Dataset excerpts
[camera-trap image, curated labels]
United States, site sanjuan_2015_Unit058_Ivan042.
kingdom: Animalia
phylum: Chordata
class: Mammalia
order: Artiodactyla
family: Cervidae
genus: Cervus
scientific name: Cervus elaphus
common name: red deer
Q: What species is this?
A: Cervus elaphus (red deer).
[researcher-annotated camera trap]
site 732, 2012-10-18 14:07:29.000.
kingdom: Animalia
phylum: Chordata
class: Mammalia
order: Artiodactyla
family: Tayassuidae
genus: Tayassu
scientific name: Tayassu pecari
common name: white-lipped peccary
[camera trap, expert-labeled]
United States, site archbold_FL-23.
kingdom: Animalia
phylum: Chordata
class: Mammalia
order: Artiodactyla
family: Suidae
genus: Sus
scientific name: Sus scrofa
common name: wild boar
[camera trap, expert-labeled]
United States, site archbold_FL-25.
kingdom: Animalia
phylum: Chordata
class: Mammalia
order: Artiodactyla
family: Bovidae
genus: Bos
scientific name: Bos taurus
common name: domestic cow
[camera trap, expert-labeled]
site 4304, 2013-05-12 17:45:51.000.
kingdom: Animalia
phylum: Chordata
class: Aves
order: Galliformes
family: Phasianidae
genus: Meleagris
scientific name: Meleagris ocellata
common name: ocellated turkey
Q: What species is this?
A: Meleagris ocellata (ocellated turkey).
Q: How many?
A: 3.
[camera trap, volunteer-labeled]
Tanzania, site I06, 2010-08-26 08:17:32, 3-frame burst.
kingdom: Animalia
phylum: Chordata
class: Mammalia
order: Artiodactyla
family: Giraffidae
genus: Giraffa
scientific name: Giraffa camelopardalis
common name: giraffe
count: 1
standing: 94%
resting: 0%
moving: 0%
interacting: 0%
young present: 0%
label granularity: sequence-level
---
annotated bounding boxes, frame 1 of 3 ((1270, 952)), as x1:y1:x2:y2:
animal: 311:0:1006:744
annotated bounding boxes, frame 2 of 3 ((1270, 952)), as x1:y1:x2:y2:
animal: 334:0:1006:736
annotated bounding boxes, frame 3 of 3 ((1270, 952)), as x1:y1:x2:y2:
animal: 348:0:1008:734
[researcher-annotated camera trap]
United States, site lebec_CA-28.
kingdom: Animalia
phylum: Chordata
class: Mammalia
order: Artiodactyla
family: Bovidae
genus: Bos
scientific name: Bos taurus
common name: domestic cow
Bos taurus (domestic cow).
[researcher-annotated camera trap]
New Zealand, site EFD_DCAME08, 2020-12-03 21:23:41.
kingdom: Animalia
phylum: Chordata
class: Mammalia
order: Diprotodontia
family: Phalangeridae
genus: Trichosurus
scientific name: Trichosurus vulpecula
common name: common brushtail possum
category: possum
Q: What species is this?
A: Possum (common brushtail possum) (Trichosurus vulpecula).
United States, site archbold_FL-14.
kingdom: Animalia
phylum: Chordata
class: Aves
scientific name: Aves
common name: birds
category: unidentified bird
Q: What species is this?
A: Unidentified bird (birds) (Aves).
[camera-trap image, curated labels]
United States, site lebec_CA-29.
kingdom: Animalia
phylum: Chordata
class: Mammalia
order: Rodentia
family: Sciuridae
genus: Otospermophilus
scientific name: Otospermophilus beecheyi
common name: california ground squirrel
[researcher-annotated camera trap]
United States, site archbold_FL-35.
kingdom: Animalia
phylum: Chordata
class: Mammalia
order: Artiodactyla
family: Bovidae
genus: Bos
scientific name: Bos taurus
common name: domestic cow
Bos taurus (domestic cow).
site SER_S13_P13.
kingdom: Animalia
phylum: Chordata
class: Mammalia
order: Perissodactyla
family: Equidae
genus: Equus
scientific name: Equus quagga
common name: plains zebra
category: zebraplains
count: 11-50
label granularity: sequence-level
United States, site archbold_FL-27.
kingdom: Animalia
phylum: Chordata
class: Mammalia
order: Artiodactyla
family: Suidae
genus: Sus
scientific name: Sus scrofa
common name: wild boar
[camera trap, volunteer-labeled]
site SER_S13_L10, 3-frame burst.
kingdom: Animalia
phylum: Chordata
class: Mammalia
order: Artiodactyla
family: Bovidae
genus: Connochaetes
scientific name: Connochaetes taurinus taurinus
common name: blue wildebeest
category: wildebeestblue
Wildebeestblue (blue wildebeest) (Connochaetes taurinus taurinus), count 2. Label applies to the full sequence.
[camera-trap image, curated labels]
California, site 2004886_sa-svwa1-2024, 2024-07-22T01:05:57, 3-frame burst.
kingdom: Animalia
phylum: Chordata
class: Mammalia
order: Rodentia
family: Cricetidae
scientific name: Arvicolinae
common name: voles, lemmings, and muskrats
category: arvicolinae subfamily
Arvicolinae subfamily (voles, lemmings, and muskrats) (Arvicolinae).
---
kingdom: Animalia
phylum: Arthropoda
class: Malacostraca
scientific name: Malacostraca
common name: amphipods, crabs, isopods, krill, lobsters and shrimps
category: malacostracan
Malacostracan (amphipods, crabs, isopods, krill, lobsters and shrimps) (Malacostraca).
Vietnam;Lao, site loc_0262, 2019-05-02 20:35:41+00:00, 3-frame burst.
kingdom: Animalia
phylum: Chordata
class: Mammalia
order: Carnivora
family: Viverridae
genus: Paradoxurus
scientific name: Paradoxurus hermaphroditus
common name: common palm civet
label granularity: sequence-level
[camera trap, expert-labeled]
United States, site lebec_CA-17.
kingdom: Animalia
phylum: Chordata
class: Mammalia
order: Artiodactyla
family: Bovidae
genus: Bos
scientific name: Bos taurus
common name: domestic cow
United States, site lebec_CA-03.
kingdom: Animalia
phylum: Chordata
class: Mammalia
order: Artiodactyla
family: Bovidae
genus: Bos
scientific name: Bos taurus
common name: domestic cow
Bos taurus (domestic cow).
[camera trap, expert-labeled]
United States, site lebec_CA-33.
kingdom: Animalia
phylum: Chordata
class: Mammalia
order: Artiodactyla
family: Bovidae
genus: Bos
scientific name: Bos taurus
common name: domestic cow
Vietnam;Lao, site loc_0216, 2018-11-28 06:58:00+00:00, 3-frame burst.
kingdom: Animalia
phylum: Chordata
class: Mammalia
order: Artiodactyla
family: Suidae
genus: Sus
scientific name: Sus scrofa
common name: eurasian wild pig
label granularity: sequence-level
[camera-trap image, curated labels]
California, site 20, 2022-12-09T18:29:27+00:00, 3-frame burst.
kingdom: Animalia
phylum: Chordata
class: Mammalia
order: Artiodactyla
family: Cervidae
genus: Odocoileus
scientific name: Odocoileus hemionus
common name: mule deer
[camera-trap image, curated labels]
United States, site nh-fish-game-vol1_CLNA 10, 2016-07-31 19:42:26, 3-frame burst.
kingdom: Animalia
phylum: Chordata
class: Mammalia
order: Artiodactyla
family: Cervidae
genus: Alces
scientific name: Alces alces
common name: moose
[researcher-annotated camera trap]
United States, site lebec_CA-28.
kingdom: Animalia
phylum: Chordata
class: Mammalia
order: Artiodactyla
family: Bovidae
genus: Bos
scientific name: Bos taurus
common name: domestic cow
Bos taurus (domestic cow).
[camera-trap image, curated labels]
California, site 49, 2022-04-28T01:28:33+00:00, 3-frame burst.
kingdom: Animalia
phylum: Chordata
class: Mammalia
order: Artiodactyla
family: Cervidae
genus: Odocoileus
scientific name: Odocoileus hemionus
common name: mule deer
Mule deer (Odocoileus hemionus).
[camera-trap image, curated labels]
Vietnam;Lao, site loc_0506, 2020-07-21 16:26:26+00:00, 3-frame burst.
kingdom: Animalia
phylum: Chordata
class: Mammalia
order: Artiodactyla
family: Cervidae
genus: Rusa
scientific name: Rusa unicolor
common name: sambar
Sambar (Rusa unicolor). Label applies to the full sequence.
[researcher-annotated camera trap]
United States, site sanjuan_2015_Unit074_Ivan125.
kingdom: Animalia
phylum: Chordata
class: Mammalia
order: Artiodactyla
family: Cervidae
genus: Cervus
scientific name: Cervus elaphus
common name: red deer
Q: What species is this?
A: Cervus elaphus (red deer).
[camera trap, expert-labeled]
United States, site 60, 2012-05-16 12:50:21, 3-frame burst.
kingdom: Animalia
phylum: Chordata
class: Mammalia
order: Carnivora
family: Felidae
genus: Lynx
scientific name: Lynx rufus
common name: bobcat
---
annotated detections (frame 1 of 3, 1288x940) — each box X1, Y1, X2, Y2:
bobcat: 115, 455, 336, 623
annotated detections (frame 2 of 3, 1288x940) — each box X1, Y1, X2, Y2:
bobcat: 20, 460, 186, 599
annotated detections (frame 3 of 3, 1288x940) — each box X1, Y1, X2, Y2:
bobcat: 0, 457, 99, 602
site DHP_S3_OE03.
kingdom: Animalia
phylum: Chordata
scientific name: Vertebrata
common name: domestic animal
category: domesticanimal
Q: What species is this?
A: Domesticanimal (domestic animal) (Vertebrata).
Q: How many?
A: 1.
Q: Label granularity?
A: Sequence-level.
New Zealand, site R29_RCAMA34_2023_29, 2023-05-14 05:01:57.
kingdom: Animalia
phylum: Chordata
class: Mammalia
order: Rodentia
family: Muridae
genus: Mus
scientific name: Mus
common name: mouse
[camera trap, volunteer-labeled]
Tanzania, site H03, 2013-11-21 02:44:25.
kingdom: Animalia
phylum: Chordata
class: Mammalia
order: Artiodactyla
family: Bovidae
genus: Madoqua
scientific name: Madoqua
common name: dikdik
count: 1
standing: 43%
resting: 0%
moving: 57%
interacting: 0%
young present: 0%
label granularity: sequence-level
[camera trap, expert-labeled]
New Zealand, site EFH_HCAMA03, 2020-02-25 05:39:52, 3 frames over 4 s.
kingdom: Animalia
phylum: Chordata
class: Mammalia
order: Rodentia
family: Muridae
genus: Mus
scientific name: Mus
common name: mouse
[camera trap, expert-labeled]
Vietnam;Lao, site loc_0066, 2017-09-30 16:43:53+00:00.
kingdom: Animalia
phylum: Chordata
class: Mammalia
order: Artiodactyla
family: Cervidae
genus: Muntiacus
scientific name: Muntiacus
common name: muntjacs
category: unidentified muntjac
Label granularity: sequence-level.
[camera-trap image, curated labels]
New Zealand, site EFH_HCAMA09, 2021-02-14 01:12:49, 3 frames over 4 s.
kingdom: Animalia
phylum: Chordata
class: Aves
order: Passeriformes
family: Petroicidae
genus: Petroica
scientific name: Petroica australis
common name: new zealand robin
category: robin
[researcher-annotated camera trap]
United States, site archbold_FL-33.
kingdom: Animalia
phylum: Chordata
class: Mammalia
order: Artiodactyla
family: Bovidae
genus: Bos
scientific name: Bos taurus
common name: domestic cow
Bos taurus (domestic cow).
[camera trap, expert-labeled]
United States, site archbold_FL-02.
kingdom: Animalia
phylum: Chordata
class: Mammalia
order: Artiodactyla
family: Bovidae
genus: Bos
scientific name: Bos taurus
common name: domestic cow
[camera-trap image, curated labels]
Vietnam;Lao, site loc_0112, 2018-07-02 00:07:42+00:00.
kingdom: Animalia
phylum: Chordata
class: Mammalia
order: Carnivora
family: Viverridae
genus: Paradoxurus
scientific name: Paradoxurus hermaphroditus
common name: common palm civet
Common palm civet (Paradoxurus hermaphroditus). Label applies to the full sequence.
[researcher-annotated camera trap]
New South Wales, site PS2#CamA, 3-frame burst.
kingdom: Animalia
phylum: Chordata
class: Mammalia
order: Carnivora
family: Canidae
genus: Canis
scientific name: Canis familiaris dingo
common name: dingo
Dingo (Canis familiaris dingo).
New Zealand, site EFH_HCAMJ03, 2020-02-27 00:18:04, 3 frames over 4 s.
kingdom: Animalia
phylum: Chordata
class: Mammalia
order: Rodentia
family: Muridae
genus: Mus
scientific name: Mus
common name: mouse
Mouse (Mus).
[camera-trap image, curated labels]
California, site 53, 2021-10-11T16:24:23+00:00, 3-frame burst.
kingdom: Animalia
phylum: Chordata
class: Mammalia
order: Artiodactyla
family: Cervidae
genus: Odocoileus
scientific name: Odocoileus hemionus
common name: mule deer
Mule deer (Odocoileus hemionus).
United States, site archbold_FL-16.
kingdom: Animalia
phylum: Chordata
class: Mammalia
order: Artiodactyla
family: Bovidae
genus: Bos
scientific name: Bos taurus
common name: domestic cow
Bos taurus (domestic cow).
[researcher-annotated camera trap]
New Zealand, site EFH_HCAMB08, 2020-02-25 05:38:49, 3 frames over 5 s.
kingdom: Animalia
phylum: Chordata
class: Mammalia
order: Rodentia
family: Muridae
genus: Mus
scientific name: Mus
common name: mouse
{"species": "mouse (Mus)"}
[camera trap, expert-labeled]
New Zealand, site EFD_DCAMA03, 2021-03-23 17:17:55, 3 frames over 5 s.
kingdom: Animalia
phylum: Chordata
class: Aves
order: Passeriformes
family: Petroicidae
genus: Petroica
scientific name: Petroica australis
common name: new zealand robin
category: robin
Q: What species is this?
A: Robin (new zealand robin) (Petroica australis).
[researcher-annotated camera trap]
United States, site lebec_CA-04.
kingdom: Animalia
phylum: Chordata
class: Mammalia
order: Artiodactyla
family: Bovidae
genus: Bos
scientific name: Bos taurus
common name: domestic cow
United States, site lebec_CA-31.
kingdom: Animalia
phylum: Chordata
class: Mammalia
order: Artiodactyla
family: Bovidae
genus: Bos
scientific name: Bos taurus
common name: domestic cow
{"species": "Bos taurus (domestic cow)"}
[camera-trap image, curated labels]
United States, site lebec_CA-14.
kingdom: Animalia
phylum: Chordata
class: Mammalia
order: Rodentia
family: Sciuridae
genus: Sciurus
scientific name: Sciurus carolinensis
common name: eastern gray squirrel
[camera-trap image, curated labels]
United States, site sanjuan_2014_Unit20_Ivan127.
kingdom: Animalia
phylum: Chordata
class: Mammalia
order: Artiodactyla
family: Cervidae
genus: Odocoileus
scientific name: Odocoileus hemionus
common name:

- _Exercise directions_
Show each line in the data where the string "over" appears.

- _Exercise response_
New Zealand, site EFH_HCAMA03, 2020-02-25 05:39:52, 3 frames over 4 s.
New Zealand, site EFH_HCAMA09, 2021-02-14 01:12:49, 3 frames over 4 s.
New Zealand, site EFH_HCAMJ03, 2020-02-27 00:18:04, 3 frames over 4 s.
New Zealand, site EFH_HCAMB08, 2020-02-25 05:38:49, 3 frames over 5 s.
New Zealand, site EFD_DCAMA03, 2021-03-23 17:17:55, 3 frames over 5 s.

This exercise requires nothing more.